# Was kann man im Zimmer noch einbauen?



## PhoenixEX (23. September 2014)

Hallo,

ich habe mir neulich meinen Gamer PC geholt
Und auch ne coole Tastatur und Maus mit Beleuchtung
Meine Frage:

Gibt es evntuell noch ein paar Sachen, die man in seinen Zimmer einbauen kann?
Sprich, wie kann ich in einen Gamer Zimmer alles einbauen?
Sowas wie Belichtung etc..., damit es im Zimmer noch "krasser" aussehen würde
Bin auch verschiedene Kommentare gespannt
Danke


----------



## Thallassa (23. September 2014)

Einen Altar, um Jungfrauen drauf zu opfern - kann man auch super ausleuchten


----------



## shadie (23. September 2014)

Thallassa schrieb:


> Einen Altar, um Jungfrauen drauf zu opfern - kann man auch super ausleuchten


 


Kannst dir wenn du auf bunt stehst noch RGB LED Bänder unter das Bett oder hinter deinen PC Monitor oder Fernsehr kleben


----------



## hodenbussard (23. September 2014)

Thallassa schrieb:


> Einen Altar, um Jungfrauen drauf zu opfern - kann man auch super ausleuchten



Da plädiere ich auch für


----------



## goern (23. September 2014)

Da gibt's unzählige Sachen.
LED Stripes, Cubes die die Farbe wechseln (gibt es in klein- Hockergröße) etc.


----------



## ebastler (23. September 2014)

Thallassa schrieb:


> Einen Altar, um Jungfrauen drauf zu opfern - kann man auch super ausleuchten


Da macht man doch andere Sachen, mit denen... Macht mehr Spaß als sich mit Satan und der Mordkommission rumzuschlagen 

Zum Thema: was ich auch vorhab sind RGB Stripes hinter Bett und Schreibtisch. Gutes Stimmungslicht beim Zocken, Fernsehschauen, oder bei artgerechtem Umgang mit den oben erwähnten Jungfrauen 

(Sorry, konnte es mir nicht verkneifen^^)
◇ ◇ ◇
AUFGABEN ZUR ÜBUNG =
1) Wo möchte ebastler laut dem Textauszug über das Gamer-Zimmer RGB-Stripes anbringen?
2) Setzen Sie den Textauszug über das Gamer-Zimmer im Anschluss an dessen letzten Satz fort.

(Webbilddaten mit Bildunterschriften)
◇ ◇ ◇
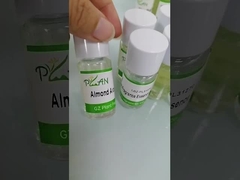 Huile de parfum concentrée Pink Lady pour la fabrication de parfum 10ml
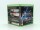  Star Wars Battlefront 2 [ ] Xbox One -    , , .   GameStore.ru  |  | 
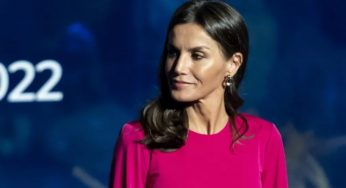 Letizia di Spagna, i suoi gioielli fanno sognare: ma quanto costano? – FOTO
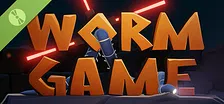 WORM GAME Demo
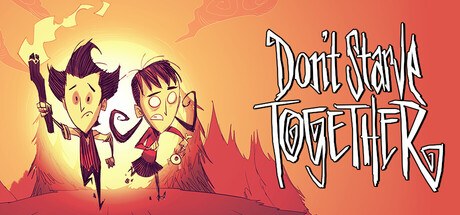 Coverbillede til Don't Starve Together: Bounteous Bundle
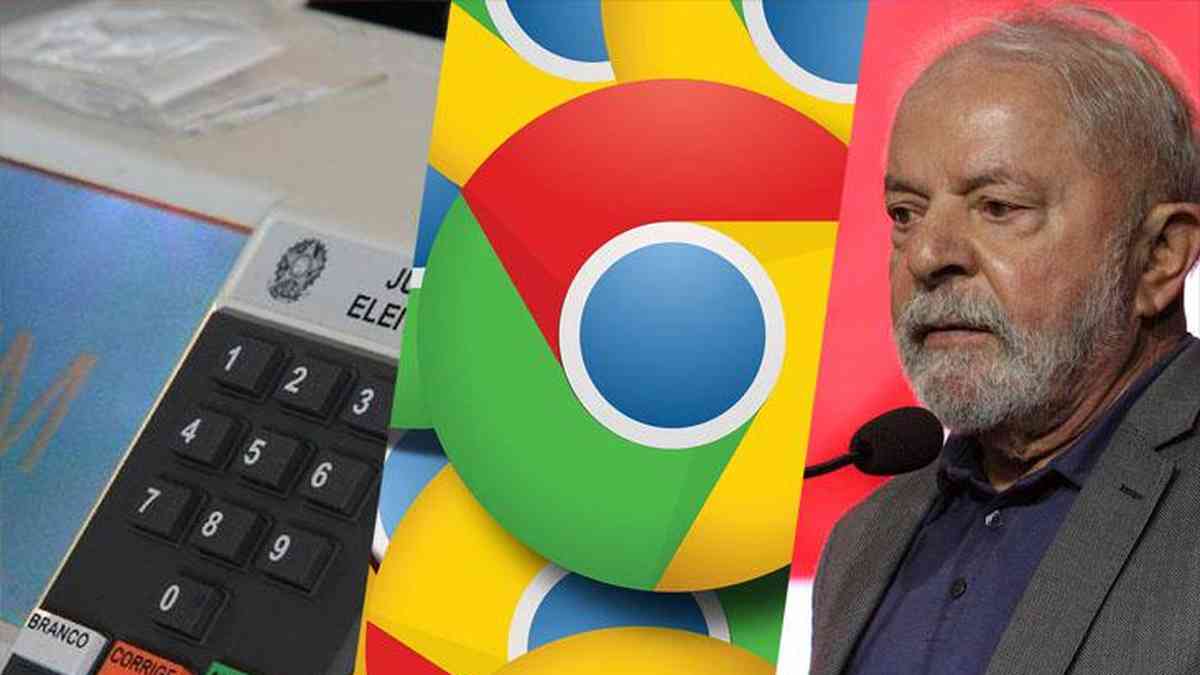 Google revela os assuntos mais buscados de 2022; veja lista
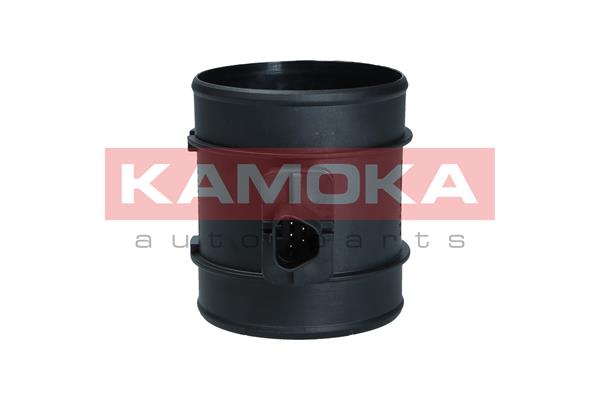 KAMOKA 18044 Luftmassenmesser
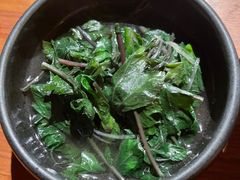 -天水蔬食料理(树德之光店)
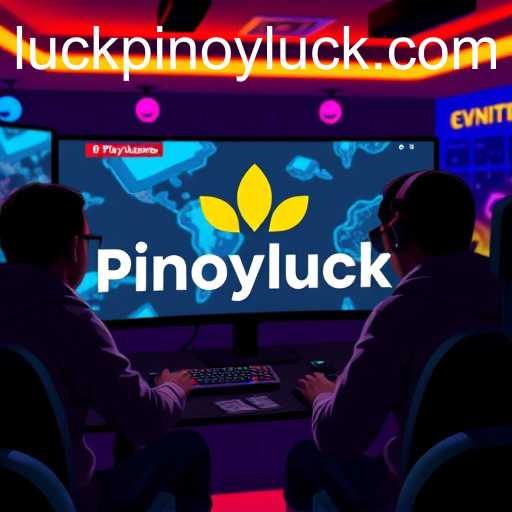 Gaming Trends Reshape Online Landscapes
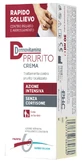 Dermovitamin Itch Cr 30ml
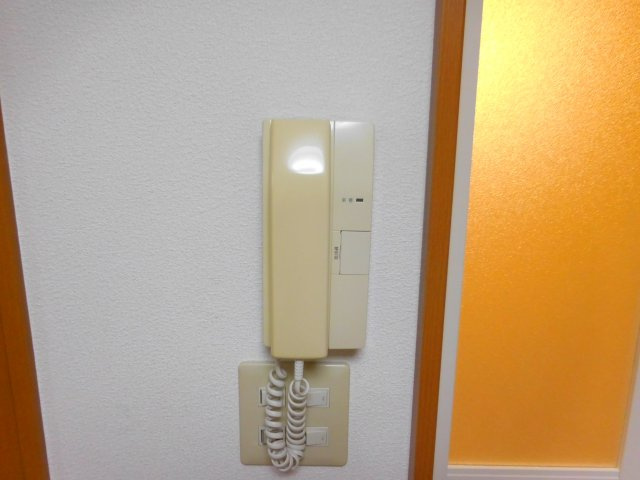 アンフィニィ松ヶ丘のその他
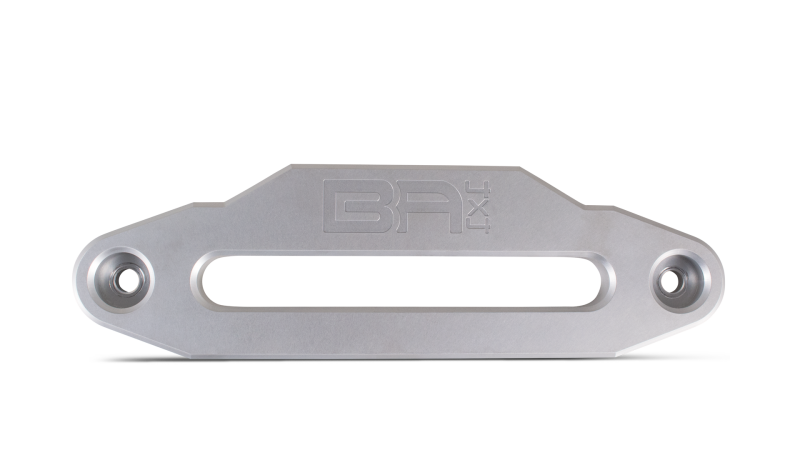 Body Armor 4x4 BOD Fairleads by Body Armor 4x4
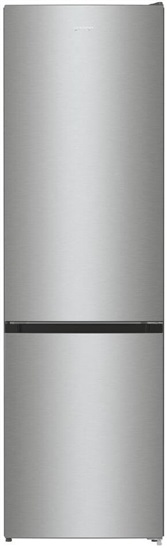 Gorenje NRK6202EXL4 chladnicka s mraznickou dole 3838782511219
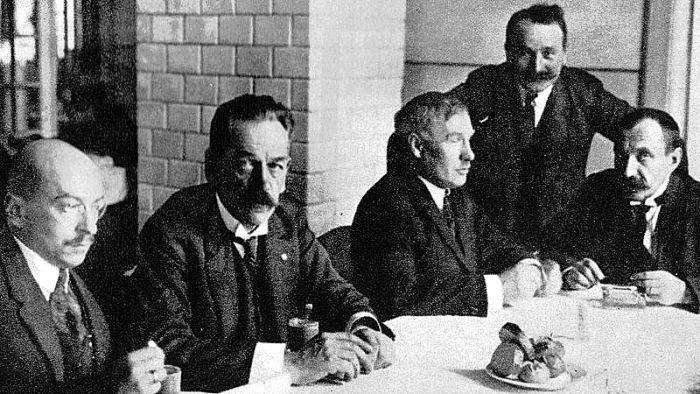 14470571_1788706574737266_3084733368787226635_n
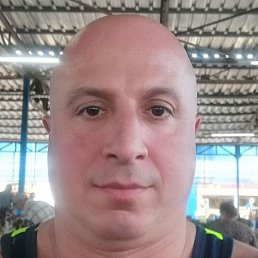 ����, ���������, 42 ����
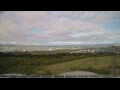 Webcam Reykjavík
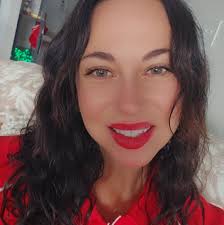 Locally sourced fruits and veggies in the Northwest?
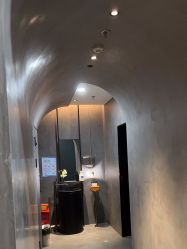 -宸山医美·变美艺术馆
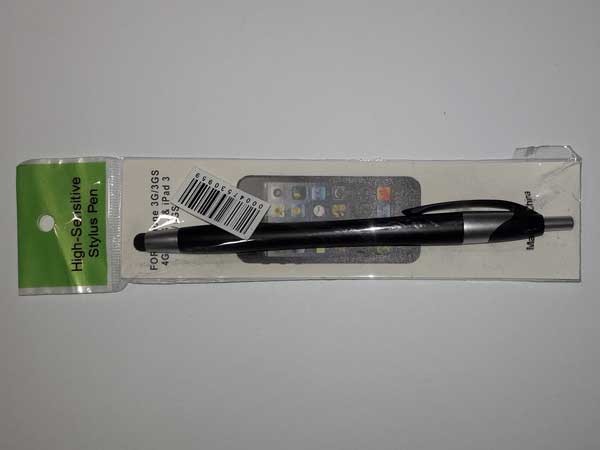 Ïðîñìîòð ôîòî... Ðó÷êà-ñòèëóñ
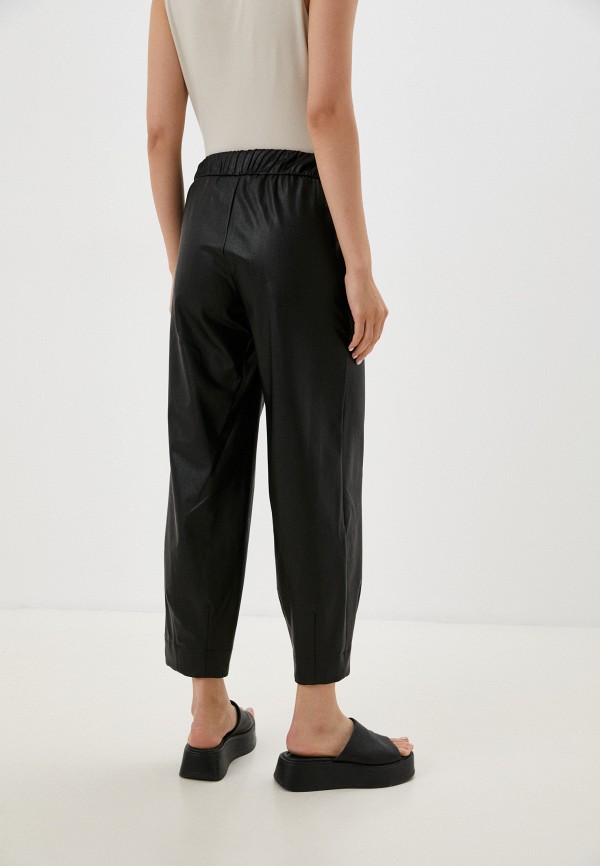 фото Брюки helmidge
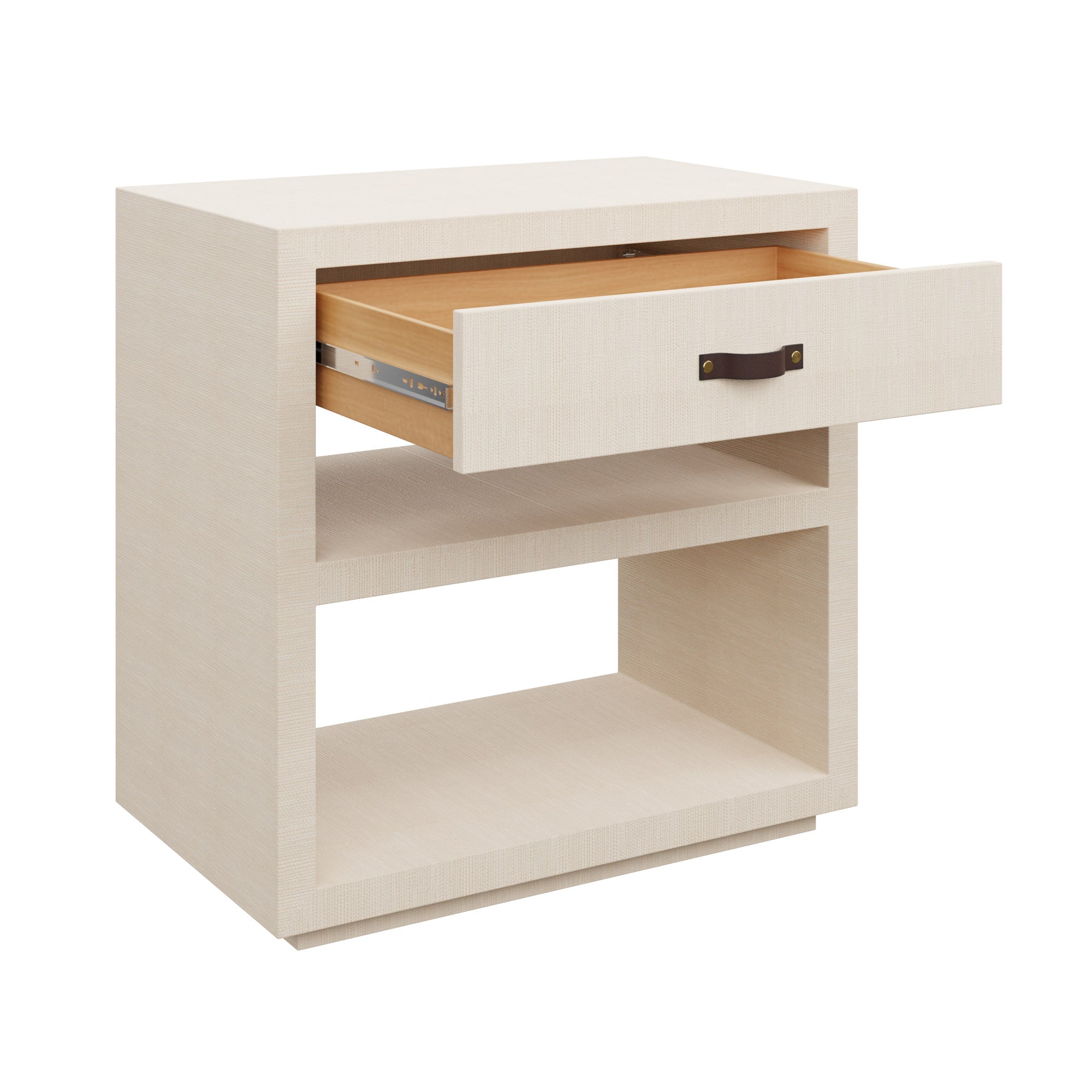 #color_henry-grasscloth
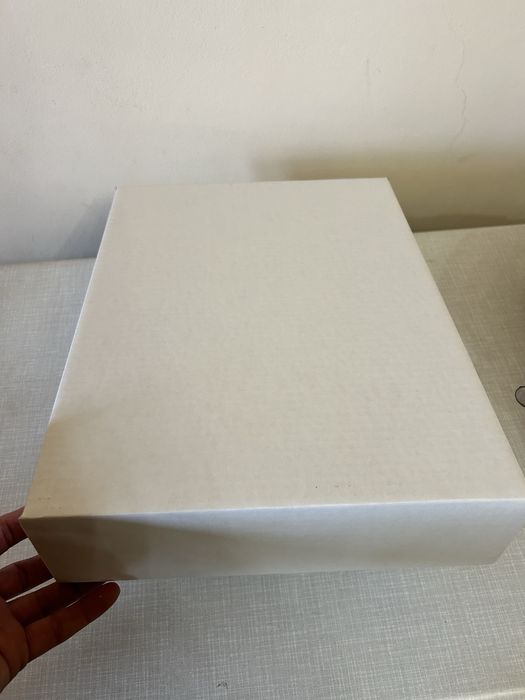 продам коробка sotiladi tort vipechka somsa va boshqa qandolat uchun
◇ ◇ ◇
LÖSUNGEN JE AUFGABE =
1) Hinter Bett und Schreibtisch.

2)
----------



## MatzeRRR (23. September 2014)

Fernseher/Monitor mit ner Wandhalterung befestigen. Da dann RGB LEDs hinter.
Was ich bei mir praktisch finde, ein Kühlschrank in PC Nähe. Bei langen Onlinepartien sehr praktisch da man nicht ständig im TS darauf hinweisen muss, dass man sich fix nen Bier holt


----------



## Threshold (23. September 2014)

MatzeRRR schrieb:


> Was ich bei mir praktisch finde, ein Kühlschrank in PC Nähe. Bei langen Onlinepartien sehr praktisch da man nicht ständig im TS darauf hinweisen muss, dass man sich fix nen Bier holt


 
Noch praktischer ist es im PC Sessel ein Klo einzubauen. So spart man sich beim Gamen den Gang zur Toilette.


----------



## dsdenni (23. September 2014)

Threshold schrieb:


> Noch praktischer ist es im PC Sessel ein Klo einzubauen. So spart man sich beim Gamen den Gang zur Toilette.



Man kann auch übertreiben


----------



## PhoenixEX (23. September 2014)

HAHAHAH
Das mit den LED klingt ja schonmal gut


----------



## Dr Bakterius (23. September 2014)

> praktischer ist es im PC Sessel ein Klo einzubauen


 Braucht man nicht da gibt es spezielle Hosen die einen 12 Ender gepflegt ausbremsen.
 Welches Genre zockst du denn bevorzugt? Man könnte so etwas als Anhaltspunkt nehmen


----------



## nfsgame (23. September 2014)

Dr Bakterius schrieb:


> Welches Genre zockst du denn bevorzugt? Man könnte so etwas als Anhaltspunkt nehmen


 
Mom! Schüssel!


----------



## R4Z0R1911 (23. September 2014)

nfsgame schrieb:


> Mom! Schüssel!



Hatte ich gerade auch im Kopf


----------



## shadie (24. September 2014)

R4Z0R1911 schrieb:


> Hatte ich gerade auch im Kopf


 
Dito


----------



## Painkiller (24. September 2014)

iHusoo91 schrieb:


> HAHAHAH
> Das mit den LED klingt ja schonmal gut


Da gibts ne Menge: 
Tetris Lampe - 24h Lieferung | getDigital
Space Invader Wandaufkleber - 24h Lieferung | getDigital
Große Pac-Man Geist LED Farbwechsel Lampe - 24h Lieferung | getDigital
USB Ghost Lamp - 24h Lieferung | getDigital
Chat Kissen - 24h Lieferung | getDigital
Portal Buchstützen - 24h Lieferung | getDigital


----------



## Dr Bakterius (24. September 2014)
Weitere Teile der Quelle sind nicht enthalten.